Another finding of the study was the notorious observation of the less dirt aspect of the cryopreserved sperm samples with A. vera, different from those with egg yolk, that may form lumps during the cryopreservation steps and hinder the subsequent use of the spermatozoa. Moreover, the antimicrobial activity of A. vera already reported in other studies can be explored in the conservation of spermatozoa of domestic cat and of other wild feline (Nejatzadeh-Barandozi, 2013; Farias, 2017).

Conclusion

The effect of the crude A. vera extract was not satisfactory on the cryopreservation of epididymal spermatozoa of domestic cats after thawing, although the motility of spermatozoa was similar to that found with the use of egg yolk, and it presented maintenance of the chromatin integrity.
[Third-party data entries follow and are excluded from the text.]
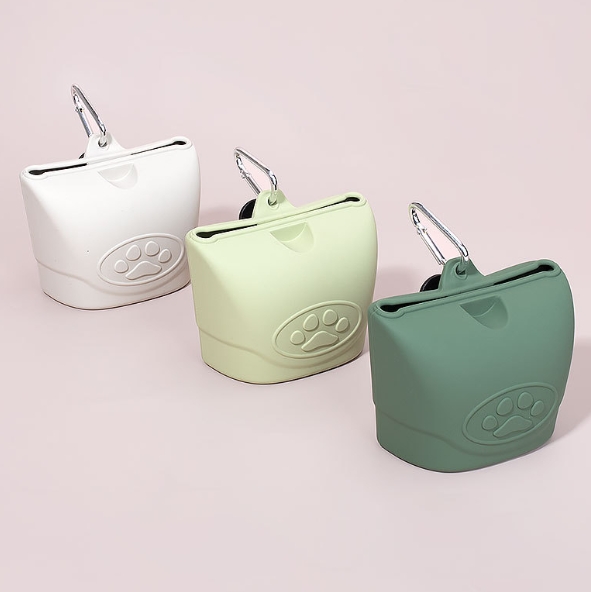 Pet Food Bags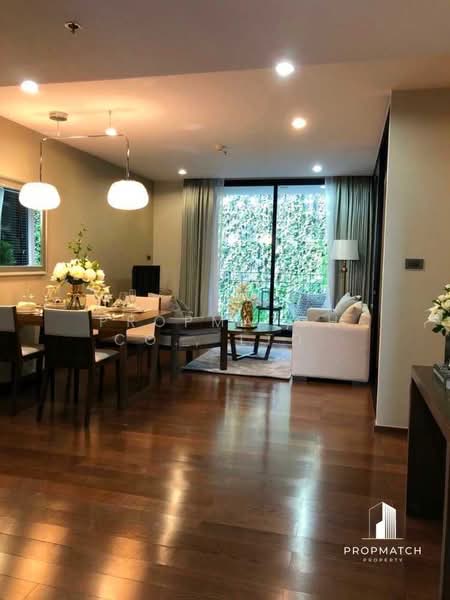 The Hudson Sathorn 7 : เดอะ ฮัดสัน สาทร 7, กรุงเทพ, 131 ถนน สาทรใต้, ทุ่งมหาเมฆ, สาทร, กรุงเทพ, 88 ตร.ม., คอนโด ขาย, โดย PROPMATCH CO., LTD., 500438331 - DDproperty.com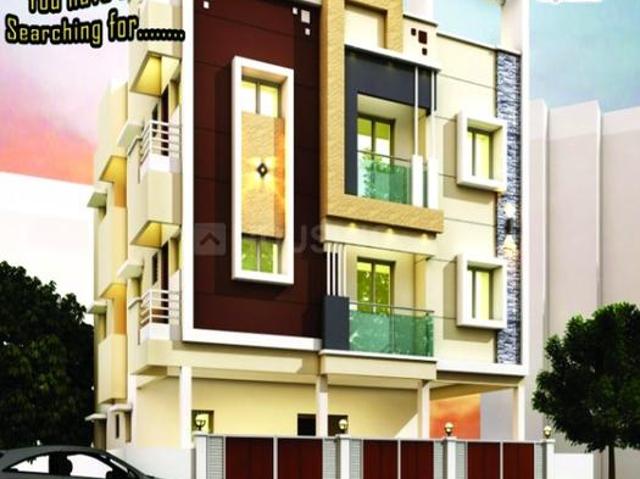Flat for sale in Pallavaram, Tamil Nadu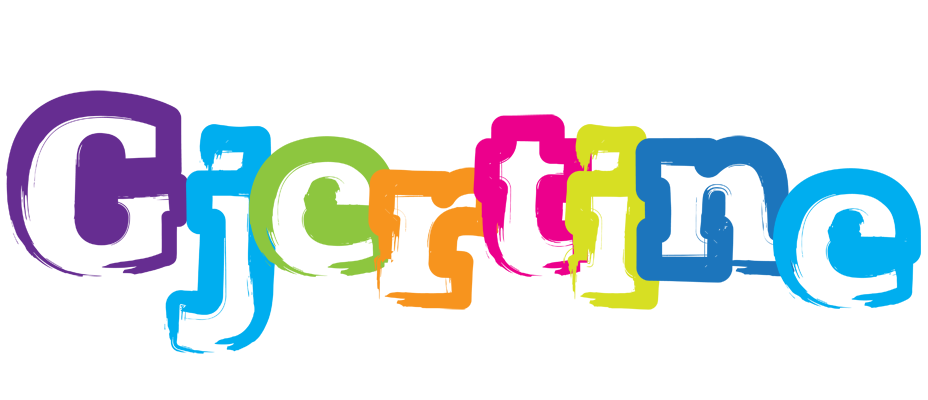 Gjertine casino logo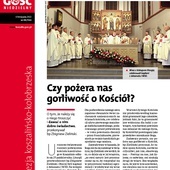 Gość Koszalińsko-Kołobrzeski 44/2022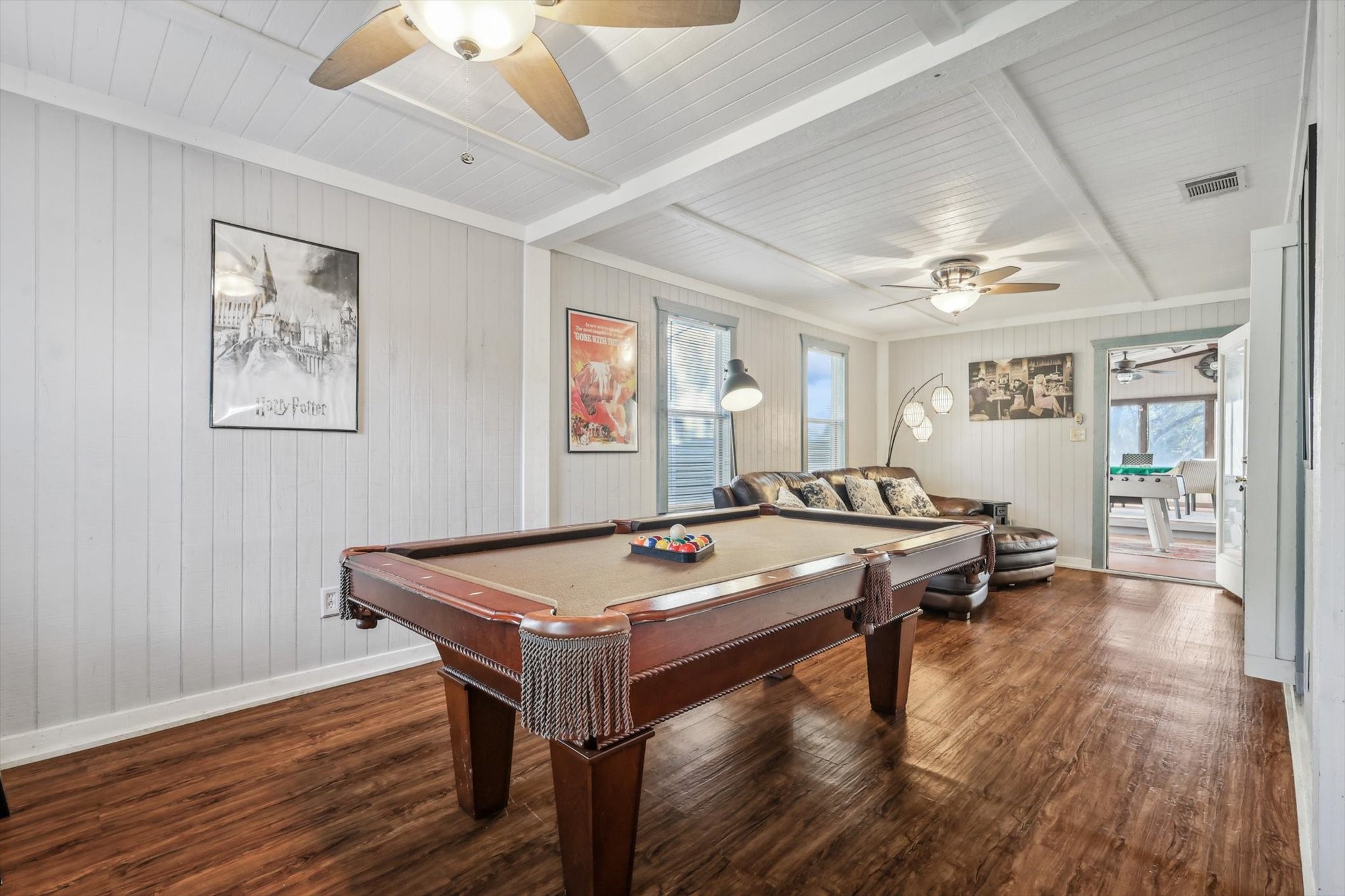 135 Little River Bend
The use of Aloe vera in the preservation of feline spermatozoa is incipient and the results can be optimized with a better understanding of the mechanisms of interaction between the substances present in the plant extract and sperm cells, even as it is necessary to establish a standard protocol for the use of A. vera extract in cryopreservation of spermatozoa.

Standardization and adjustment of physicochemical characteristics of this vegetal extract can favor the survival of the cryopreserved spermatozoa and, thus, make possible the application of this natural product as an alternative cryoprotectant diluent for spermatozoa of domestic felines, and in the future, for wild felines.